The first use of AWS Batch is upon us. We are going to start Nextflow using the batch profile.
cd ~/environment/nextflow-tutorial
cat ${HOME}/.nextflow/config |grep -A5 batch
nextflow run script7.nf -profile batch -bucket-dir s3://${BUCKET_NAME_TEMP} --outdir=s3://${BUCKET_NAME_RESULTS}/batch
The output is going to look similar to this:
$ cat ../.nextflow/config |grep -A5 batch
batch {
aws.region = 'us-east-1'
process.executor = 'awsbatch'
process.queue = 'job-queue'
}
}
$ nextflow run script7.nf -profile batch -bucket-dir s3://${BUCKET_NAME_TEMP} --outdir=s3://${BUCKET_NAME_RESULTS}/batch
N E X T F L O W ~ version 20.01.0
Launching `script7.nf` [jovial_jones] - revision: ce58523d1d
R N A S E Q - N F P I P E L I N E
===================================
transcriptome: /home/ec2-user/environment/nextflow-tutorial/data/ggal/transcriptome.fa
reads : /home/ec2-user/environment/nextflow-tutorial/data/ggal/gut_{1,2}.fq
outdir : s3://nextflow-spot-batch-result-23641-1587713021
WARN: Unable to create AWS Batch helper class | credentials cannot be null
executor > awsbatch (4)
[2b/641a4f] process > index [100%] 1 of 1 ✔
[f0/a87531] process > quantification [100%] 1 of 1 ✔
[08/014db2] process > fastqc [100%] 1 of 1 ✔
[a1/ced1b8] process > multiqc [100%] 1 of 1 ✔
Done!

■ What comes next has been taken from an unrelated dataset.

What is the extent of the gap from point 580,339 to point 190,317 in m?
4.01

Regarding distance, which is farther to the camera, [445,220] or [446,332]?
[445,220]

Open the following report in your browser --> s3://nextflow-spot-batch-result-23641-1587713021/batch/multiqc_report.html
Completed at: 24-Apr-2020 08:15:40
Duration : 2m 42s
CPU hours : (a few seconds)
Succeeded : 4
The BUCKET_NAME_TEMP
S3 bucket (deep link) will store intermediate files from pipelines, which helps to cache executions in case a pipeline is executed twice or needs to restart for some reason.
The AWS Batch Job dashboard (deep link) shows how jobs are passing through stages.
Using CloudWatch (deep link) one can check the logs.
At the end four jobs should have passed.